A van arrived at 11am and 2 very strong looking men got out and said they had a worktop delivery! Low and behold my beautiful perfect quartz worktops had arrived and were exactly like the picture and exactly what I wanted! And the best bit was they cost me £700 for both. Think back to the £7000 quote I got! After the first failed attempt at buying the quartz I am so glad I bought from the safety or Ebay and paid with Paypal, as a buyer I was fully protected!
When I have a kitchen installed I have always have my own fitter so that has meant I have been able to source appliances and worktops myself so have been able to shop around and save money as many kitchen companies will not fit worktops , sinks and appliances unless you buy with them and for this you can pay a premium price. A skilled kitchen fitter will also be able to cut granite / quartz and have a diamond water cutter so before I new it the worktops were cut and fitted! This stuff is so tough I love the fact you can put hot pans straight out of the Aga straight on it and it doesn’t stain or mark.
I had decided to still have a bit of oak on our island as this would be a fab baking space so bought the original premium grade work top I had bought on project one! After my last fail I was not going to risk anything. So I bought the exact grade of worktop we had on project one and it’s been fab!
I have a small but perfectly formed laundry room and in both project one and three I used real oak and regretted it immediately. It really marks and my beloved husband left blue rings on the oak from the washing liquid bottle lid we used to use (before we switched to powder in a plastic bottle to save the planet!) Basically, it’s just not suitable. So I found some Oak looking laminate worktop and had that fitted so it doesn’t mark and it looks like its real oak. If find that much more practical for the laundry room space. And i added my super cute baby sink.
Care of Oak Worktops:
I have had loads of questions about the care of oak worktops. Really with the current work top and the first I have had no issues apart from I would not recommend having a sunk in sink as I did on project one as the edge of the oak went a bit slimy , I recommend a sink with a drainer.

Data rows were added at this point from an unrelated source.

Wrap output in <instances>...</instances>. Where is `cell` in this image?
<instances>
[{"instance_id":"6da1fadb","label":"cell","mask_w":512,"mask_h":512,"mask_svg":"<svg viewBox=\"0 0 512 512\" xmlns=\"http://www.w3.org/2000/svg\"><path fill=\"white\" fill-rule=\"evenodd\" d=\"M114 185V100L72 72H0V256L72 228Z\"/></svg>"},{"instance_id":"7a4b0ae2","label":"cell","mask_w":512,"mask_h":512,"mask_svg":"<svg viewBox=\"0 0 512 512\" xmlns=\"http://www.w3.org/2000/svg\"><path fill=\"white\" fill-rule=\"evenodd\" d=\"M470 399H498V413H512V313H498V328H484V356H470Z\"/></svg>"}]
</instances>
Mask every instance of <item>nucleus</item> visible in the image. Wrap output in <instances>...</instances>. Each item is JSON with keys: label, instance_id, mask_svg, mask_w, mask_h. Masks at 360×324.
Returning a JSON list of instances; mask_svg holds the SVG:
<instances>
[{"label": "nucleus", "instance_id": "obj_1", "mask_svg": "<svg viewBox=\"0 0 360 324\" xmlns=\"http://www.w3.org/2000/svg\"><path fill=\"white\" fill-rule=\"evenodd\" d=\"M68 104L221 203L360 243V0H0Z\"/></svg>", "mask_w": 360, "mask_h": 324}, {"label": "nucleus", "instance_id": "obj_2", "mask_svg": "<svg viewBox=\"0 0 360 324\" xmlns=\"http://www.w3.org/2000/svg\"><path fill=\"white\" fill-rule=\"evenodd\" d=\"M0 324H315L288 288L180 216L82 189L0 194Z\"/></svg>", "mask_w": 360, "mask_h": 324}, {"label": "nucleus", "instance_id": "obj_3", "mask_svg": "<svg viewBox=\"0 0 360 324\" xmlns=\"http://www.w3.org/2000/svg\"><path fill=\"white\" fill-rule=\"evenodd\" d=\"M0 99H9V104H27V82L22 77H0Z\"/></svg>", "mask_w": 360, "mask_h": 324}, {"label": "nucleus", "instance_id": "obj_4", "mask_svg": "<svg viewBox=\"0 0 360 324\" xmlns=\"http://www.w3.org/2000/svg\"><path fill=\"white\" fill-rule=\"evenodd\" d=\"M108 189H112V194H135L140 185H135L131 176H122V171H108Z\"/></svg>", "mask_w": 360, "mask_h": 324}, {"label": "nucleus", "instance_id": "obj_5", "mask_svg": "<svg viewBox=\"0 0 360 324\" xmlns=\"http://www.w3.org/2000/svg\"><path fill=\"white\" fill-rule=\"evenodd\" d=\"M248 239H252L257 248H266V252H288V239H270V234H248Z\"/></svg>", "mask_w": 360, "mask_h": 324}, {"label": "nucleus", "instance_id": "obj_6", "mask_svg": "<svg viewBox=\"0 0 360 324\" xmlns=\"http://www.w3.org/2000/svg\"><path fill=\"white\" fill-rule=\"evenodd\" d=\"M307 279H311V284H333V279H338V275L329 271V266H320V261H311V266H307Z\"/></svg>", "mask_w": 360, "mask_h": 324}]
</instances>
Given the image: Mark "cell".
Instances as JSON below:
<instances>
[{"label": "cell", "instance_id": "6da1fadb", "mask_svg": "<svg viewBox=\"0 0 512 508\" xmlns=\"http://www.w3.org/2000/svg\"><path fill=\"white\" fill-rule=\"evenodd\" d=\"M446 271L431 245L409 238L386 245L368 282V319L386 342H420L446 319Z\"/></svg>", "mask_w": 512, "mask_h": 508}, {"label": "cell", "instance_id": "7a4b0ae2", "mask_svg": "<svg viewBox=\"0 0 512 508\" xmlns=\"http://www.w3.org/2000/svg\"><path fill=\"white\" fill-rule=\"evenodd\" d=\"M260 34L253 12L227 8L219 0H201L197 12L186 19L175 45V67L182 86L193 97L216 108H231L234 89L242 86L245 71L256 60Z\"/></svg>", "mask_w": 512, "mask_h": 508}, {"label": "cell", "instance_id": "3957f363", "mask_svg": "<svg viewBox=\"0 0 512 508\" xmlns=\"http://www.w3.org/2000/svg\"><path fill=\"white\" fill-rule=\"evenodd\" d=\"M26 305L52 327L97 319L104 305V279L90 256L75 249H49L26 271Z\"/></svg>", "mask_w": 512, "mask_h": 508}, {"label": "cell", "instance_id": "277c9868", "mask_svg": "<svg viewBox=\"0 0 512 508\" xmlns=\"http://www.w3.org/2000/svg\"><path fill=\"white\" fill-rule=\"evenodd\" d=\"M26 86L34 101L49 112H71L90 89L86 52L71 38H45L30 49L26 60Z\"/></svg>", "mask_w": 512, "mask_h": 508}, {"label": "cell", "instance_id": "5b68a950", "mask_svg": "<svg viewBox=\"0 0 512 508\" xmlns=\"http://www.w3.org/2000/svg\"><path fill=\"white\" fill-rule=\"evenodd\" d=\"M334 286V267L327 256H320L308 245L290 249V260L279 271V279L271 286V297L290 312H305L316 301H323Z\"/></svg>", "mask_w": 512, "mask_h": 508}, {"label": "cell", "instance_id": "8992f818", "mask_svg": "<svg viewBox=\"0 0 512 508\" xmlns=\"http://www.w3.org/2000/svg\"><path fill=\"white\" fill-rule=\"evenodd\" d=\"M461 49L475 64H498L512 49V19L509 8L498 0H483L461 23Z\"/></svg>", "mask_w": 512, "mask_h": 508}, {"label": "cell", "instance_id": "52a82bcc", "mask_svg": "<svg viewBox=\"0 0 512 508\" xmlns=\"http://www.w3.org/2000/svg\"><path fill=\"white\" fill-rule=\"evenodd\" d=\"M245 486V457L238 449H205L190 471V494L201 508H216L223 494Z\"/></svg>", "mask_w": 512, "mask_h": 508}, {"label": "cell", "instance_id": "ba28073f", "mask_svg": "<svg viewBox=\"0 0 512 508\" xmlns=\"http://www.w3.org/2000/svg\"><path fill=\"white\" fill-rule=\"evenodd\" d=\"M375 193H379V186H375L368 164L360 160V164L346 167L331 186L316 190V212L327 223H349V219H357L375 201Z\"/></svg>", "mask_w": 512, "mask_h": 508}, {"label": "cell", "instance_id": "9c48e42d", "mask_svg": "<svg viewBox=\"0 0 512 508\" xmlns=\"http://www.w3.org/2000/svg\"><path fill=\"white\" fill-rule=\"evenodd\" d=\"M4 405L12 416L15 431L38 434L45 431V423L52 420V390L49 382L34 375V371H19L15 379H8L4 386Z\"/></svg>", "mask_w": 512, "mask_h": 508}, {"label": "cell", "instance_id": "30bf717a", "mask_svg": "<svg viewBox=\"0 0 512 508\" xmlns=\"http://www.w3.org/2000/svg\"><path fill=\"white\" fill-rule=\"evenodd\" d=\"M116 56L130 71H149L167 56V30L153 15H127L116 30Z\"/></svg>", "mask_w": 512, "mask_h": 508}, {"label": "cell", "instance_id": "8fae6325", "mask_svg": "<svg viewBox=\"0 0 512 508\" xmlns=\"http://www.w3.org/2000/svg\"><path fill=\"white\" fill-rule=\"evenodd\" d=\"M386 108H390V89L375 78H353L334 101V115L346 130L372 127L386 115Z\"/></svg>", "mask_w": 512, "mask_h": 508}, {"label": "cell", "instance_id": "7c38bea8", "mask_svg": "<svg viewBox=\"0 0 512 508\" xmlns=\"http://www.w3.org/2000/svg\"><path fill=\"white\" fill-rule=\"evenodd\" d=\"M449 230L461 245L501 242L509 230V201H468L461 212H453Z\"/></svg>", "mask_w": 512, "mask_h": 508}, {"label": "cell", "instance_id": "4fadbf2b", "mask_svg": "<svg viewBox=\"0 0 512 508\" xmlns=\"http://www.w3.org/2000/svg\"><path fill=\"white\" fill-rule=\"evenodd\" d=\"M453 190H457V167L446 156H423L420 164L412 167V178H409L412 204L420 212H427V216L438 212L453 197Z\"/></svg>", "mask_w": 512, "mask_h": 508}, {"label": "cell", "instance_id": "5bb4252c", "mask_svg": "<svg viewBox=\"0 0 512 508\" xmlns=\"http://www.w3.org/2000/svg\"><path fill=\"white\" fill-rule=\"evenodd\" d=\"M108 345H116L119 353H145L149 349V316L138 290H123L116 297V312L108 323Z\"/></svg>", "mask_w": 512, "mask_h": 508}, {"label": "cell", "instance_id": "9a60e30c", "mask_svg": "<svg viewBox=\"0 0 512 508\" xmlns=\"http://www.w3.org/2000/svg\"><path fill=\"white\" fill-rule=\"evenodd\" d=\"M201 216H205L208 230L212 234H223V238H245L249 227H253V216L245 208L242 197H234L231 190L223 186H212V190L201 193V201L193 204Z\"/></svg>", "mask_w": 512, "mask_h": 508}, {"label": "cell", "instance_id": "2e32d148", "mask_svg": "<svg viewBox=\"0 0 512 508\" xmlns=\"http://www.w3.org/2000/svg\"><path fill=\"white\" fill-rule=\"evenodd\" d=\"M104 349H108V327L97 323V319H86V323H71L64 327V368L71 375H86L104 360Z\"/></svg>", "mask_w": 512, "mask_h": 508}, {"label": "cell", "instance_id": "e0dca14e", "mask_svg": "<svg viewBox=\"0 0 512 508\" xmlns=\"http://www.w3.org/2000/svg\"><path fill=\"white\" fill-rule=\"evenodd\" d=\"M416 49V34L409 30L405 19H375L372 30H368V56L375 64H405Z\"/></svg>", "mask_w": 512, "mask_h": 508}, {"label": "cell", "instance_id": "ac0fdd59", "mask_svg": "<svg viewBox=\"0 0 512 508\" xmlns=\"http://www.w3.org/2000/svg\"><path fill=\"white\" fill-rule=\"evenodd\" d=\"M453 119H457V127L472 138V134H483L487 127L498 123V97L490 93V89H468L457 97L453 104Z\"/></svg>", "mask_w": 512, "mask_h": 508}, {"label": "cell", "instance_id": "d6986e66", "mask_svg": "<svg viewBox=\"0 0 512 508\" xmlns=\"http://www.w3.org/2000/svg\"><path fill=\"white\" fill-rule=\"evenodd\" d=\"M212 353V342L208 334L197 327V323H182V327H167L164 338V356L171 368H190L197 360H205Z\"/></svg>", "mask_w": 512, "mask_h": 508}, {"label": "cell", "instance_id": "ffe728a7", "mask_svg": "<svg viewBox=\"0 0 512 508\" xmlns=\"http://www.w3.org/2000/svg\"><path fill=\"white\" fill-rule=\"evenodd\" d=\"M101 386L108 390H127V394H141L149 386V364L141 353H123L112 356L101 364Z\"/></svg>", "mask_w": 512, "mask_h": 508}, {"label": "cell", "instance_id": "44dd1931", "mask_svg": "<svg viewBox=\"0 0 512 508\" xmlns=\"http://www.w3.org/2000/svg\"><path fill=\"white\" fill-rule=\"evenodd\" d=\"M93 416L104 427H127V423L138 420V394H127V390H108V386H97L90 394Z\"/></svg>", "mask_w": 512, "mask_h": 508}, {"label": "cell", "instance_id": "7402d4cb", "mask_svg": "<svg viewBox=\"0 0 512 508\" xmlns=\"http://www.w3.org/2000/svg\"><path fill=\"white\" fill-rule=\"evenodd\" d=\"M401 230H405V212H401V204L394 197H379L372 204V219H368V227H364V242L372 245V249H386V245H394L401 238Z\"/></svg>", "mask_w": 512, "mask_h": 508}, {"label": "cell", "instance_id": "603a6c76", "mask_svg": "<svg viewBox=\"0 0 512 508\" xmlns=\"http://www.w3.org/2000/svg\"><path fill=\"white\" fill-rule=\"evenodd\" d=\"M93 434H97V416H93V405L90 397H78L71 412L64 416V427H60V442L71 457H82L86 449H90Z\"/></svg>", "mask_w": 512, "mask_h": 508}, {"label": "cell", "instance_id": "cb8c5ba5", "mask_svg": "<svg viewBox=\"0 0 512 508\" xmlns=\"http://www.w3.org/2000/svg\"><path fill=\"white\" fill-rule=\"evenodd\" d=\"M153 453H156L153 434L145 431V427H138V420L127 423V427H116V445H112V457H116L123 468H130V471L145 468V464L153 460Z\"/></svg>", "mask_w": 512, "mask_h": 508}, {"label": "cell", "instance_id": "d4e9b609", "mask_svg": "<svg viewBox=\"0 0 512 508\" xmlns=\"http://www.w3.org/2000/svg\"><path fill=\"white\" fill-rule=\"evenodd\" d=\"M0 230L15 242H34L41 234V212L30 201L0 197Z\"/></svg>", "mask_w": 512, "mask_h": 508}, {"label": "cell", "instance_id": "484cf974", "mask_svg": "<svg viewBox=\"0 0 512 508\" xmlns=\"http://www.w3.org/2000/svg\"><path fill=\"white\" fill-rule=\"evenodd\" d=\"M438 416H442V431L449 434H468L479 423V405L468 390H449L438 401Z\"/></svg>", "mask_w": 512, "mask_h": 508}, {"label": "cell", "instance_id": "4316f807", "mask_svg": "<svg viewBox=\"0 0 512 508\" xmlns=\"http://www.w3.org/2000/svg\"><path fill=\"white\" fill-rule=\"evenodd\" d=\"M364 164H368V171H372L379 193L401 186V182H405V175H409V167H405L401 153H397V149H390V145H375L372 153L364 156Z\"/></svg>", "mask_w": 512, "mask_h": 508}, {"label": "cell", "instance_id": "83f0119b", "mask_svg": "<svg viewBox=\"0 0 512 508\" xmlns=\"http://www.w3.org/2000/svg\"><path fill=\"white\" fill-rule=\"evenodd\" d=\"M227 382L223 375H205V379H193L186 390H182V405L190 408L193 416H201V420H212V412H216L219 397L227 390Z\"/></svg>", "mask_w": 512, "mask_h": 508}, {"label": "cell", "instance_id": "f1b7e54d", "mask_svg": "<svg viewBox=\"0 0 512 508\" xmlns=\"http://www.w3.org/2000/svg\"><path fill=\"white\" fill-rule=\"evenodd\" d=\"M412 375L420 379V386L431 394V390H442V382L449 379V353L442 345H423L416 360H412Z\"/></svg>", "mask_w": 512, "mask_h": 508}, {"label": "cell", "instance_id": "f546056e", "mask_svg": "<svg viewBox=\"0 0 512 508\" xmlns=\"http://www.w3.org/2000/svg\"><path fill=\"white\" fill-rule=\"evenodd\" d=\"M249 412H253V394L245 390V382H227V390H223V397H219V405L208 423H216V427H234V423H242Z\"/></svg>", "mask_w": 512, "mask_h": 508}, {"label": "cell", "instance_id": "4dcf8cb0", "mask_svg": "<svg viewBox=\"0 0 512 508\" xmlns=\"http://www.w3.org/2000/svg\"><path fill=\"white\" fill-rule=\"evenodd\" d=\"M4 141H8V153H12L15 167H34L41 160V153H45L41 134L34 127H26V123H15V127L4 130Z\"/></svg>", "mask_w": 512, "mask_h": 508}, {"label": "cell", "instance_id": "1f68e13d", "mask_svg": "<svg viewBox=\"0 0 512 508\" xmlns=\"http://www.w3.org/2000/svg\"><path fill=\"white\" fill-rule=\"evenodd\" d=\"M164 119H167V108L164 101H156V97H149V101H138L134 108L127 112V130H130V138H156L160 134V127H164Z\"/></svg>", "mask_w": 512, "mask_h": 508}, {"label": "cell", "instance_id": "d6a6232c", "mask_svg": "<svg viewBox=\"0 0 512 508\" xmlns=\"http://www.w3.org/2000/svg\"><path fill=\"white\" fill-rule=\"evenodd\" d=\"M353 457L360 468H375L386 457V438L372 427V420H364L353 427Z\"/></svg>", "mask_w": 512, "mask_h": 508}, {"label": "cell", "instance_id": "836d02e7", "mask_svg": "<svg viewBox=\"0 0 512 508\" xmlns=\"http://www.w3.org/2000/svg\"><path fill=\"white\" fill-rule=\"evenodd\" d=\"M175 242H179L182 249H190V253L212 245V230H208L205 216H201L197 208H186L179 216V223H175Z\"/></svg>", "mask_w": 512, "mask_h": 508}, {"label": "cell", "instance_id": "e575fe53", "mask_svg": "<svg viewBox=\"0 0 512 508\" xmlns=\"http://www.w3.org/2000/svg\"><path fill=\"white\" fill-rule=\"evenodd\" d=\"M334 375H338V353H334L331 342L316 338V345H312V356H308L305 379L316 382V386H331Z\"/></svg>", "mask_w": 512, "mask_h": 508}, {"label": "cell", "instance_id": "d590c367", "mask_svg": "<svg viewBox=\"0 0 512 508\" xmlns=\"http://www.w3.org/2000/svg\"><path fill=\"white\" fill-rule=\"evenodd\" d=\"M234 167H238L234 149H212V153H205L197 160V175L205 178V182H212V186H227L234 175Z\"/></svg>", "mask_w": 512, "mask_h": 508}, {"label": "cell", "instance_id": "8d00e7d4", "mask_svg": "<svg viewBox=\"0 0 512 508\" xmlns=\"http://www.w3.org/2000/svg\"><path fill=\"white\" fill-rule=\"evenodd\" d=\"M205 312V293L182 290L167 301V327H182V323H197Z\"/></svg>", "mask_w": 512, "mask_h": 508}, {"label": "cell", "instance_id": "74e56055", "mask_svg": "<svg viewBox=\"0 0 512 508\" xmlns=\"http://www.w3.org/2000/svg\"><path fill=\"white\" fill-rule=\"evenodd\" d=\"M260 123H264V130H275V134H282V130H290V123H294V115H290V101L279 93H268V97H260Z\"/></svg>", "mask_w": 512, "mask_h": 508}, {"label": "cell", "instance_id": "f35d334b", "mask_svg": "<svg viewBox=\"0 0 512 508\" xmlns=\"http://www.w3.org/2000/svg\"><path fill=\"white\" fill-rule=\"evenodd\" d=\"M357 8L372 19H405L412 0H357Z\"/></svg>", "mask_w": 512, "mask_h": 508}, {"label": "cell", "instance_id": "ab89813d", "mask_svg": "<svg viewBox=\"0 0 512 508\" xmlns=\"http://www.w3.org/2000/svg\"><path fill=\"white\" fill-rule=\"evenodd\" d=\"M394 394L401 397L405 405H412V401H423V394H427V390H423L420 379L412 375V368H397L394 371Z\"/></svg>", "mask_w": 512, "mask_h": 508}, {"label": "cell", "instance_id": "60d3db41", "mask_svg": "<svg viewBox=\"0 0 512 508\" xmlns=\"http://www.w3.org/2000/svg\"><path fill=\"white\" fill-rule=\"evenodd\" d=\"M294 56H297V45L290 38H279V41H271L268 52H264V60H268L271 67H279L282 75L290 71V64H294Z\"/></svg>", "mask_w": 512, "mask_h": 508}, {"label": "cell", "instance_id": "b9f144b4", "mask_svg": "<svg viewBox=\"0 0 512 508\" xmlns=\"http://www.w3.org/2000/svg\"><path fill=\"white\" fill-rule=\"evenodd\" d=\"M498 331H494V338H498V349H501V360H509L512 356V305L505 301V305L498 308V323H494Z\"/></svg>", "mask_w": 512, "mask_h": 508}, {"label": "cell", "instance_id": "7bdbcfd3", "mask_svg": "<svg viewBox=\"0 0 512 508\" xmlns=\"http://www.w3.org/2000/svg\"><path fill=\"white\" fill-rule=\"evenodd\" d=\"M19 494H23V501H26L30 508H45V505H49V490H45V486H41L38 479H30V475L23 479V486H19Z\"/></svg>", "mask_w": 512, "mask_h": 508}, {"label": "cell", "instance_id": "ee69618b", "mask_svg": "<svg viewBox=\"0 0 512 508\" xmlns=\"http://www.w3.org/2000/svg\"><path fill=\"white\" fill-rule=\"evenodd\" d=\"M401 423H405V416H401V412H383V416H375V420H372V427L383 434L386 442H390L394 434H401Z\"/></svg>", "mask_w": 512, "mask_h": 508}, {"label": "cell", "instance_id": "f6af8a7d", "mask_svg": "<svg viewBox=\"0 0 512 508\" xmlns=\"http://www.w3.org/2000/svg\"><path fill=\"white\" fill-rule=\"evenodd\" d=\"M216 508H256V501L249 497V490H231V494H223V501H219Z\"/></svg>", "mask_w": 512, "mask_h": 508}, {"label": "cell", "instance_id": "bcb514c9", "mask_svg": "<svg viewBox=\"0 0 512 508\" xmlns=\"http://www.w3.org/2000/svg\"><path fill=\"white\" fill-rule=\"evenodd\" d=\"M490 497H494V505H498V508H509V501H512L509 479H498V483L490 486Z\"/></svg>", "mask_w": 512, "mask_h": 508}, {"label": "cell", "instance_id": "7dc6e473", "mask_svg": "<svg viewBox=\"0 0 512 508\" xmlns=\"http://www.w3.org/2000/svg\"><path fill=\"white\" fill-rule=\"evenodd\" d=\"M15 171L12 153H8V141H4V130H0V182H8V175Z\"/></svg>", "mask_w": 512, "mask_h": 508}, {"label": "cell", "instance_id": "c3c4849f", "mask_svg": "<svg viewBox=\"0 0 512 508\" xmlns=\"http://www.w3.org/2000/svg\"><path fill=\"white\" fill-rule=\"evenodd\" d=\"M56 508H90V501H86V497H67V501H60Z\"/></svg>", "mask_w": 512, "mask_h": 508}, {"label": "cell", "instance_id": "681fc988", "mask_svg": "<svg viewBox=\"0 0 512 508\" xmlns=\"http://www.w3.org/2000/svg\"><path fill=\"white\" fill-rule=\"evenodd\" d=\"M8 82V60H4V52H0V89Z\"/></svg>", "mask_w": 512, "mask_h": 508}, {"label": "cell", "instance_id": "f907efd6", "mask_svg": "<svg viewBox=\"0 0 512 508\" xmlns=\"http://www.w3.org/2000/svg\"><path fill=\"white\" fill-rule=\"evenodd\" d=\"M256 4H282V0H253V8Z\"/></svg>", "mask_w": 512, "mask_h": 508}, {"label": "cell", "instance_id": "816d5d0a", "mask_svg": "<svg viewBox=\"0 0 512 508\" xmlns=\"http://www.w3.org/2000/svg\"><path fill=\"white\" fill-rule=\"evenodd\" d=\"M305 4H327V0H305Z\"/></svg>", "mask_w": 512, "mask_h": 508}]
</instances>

To protect my oak I use Top Oil and the matt finish. Apply with a simple J cloth and rub into the wood. Leave for about an hour and repeat – in total I oiled it 3 times. Obviously avoid putting red hot pans direct to the wood as it can burn the top and if you do slop something on it just wipe it off quickly. Mine is still as good as the day it was installed 15 months ago. That’s definitely down to the grade of the oak.
As I have already said the cheap awful oak marked very easily and never seemed to take in the oil.
If you have oak worktops now and they are looking a bit tired I would recommend giving them a light sand and try applying the top oil , its amazing stuff. They say you should oil at least once a year to help protect the wood.
Of course, the beauty of oak is that if you do make a real mess like a big stain or a burn, you can always sand it right back to get rid of the stain.
Care of Quartz:
Well no care needed really as the stuff is as hard as nails! Mine is next to the hot Aga and so far it has not marked and is as the day it was fitted. It doesn’t stain apart from tea stains near the kettle and currently I use a bit of cif to clean it.
I hope that was of some help if you have been thinking of choosing oak or quartz worktops. I’m super pleased with my quartz and will be buying the same on the next project, the kitchen will be different but I’m sticking with this super strong quartz!